The most recently translated book by Edwardson, Death Angels, is America’s introduction to Sweden’s youngest Chief Inspector as he teams up
with Scotland Yard to solve mysterious parallel killings of young British and Swedish tourists. Ake Edwardson’s writing is richly evocative of mid-nineties South London and Gothenburg, Sweden, and Death Angels is a good opening to a mesmerizing series that has become a phenomenon in international crime fiction.
Death Angels is the fourth novel in the Chief Inspector Erik Winter series published in English, but it is actually the first book in the series (and Åke Edwardson’s third novel) in Swedish. So if you are trying to come to grips with Erik Winter – trying to understand this interesting Swedish detective – this book is a good place to start.

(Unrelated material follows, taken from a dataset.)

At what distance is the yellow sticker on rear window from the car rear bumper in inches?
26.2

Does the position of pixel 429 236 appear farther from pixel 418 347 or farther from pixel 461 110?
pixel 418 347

In Death Angels readers familiar with the series meet a younger and unmarried Erik Winter. However, he is even now a Chief Inspector. Winter was the youngest detective ever to be promoted to such an elevated position in Sweden. And he is pretty much the Erik Winter we have come to know in the later books: A bit remote and contemplative, a loner, quite a bit of a snob, likes expensive brands and jazz, slightly philosophically oriented, and with a sometimes quite surprising way of thinking – as when he sees that the lights are out in his sister’s house, concludes that nobody is home, and tells himself that “Now would be a good time to call her”.
In this book the youngish Chief Inspector teams up with Scotland Yard to solve a mysterious case of parallel killings of young British and Swedish tourists. It involves young men murdered in extremely horrible ways, with blood on walls. Strangely Englishmen are killed in Sweden, and Swedes in London. The killer, dubbed Hitchcock, appears to have filmed the butchery, as evidenced by traces of a tripod stand in the victims’ blood. Possibly the plan is to distribute the recordings as snuff films.
A female stripper named “Angel”, whom one of Winter’s detectives investigating strip clubs gets in touch with, seems to be a person that knows more than she tells. And a thief who breaks into a house finds a sack full of clothes that have lots of blood on them.
Death Angels is well constructed police procedural. The story is a little slow in taking off. It is not quite as good as Edwardson’s later novels in the series, but we have to remember that it is the debut book in the series. And as such Death Angels is very good opening to a series that has improved over time. The novel is also smoothly translated. And the ending is very interesting, with some very neat twists in the tale.